Last and most strident point –
DRAW YOUR CHARACTERS FROM SCRATCH EVERY TIME THEY APPEAR. I can hardly believe I have to say this one, but I really do. Photoshop makes it very easy to draw a character once or twice, then use those few images as digital assets which can be re-used over and over. A lot of webcomics are made this way. It makes for an ugly style, with mismatched line weights and tediously repetitive panels. Yes, it’s quick to do. And it means you’re not developing as a cartoonist in any way. You’re de-skilling yourself.
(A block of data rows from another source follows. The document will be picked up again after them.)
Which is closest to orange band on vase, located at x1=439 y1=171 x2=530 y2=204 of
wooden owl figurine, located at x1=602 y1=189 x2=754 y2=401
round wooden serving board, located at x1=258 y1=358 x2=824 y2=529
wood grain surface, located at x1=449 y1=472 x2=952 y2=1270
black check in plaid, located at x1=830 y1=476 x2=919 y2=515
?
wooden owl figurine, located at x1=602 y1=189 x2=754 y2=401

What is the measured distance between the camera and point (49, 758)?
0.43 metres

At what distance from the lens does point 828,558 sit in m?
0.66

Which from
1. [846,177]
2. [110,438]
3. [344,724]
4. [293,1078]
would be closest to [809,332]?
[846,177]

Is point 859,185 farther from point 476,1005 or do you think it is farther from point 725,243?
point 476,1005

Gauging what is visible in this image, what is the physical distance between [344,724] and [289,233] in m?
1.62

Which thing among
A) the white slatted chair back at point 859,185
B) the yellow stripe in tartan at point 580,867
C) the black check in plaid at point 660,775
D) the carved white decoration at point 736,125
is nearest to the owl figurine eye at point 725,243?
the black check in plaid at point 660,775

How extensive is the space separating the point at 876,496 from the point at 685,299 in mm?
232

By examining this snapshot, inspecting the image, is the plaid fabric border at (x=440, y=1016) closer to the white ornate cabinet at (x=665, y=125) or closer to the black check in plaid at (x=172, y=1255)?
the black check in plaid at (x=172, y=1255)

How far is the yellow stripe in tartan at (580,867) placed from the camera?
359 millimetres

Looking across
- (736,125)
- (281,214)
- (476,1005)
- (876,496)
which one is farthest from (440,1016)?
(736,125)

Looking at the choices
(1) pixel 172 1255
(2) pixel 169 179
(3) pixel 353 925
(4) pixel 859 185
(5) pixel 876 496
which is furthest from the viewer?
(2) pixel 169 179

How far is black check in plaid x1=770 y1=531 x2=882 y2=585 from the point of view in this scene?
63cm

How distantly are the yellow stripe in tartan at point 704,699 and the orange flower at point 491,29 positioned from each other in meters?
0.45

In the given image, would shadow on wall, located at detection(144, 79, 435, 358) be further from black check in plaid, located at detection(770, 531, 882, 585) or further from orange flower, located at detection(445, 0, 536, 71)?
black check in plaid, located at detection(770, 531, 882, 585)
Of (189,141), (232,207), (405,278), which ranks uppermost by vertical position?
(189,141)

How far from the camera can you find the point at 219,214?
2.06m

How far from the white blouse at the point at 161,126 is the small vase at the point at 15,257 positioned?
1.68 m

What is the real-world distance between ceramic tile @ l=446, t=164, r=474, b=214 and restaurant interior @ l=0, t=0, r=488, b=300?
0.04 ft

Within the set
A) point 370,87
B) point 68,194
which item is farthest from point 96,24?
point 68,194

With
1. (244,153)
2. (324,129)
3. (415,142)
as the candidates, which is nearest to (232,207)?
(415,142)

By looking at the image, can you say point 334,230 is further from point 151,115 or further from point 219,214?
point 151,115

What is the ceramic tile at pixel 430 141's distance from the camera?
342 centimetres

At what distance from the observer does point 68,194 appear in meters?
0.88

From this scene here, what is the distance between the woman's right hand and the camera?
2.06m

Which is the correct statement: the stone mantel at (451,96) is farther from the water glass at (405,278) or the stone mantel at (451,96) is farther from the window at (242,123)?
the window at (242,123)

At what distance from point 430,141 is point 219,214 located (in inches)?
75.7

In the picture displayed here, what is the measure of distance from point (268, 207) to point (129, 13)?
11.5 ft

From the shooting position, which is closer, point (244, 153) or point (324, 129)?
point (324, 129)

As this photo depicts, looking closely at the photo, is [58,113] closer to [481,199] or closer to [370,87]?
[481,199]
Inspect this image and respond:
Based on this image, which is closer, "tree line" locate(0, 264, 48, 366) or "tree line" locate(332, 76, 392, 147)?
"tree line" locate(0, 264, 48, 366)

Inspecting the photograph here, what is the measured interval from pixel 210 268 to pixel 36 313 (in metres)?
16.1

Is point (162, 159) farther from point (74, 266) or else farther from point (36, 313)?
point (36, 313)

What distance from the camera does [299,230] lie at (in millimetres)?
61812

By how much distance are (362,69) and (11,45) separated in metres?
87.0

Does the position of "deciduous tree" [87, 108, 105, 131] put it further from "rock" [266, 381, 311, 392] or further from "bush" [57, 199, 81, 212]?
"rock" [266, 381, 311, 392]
Don’t do it! Get drawing! Then your characters will start to come alive.
To show you what I mean – look at Bill Watterson’s Calvin and Hobbes. Many of the strips are just the two main characters talking, but each panel grabs your attention because the figures are so expressive and fun and amazingly well drawn. Calvin and Hobbes is a masterpiece. Now look at the anonymous webcomic Jesus and Mo. It’s been going since 2005, and in all that time the artist has only been bothered to draw each character twice. I’m not exaggerating. Every single frame has the same couple of tedious, dull, stiff pictures cut-and-pasted in. There is simply no reason to look at any given panel because they are all the same. No expression. No development as an artist. Ask yourself who want to be like – the Jesus and Mo artist, or Bill Watterson?
Will you be drawing any more Bunny Suicides?
I’ve done three books of rabbits killing themselves now… that’s about 350 pages of bunny death. I’ll never say never, but I’ve got no plans to do any more. There’s lots of other exciting things I’m getting on with. Not least this children’s book series.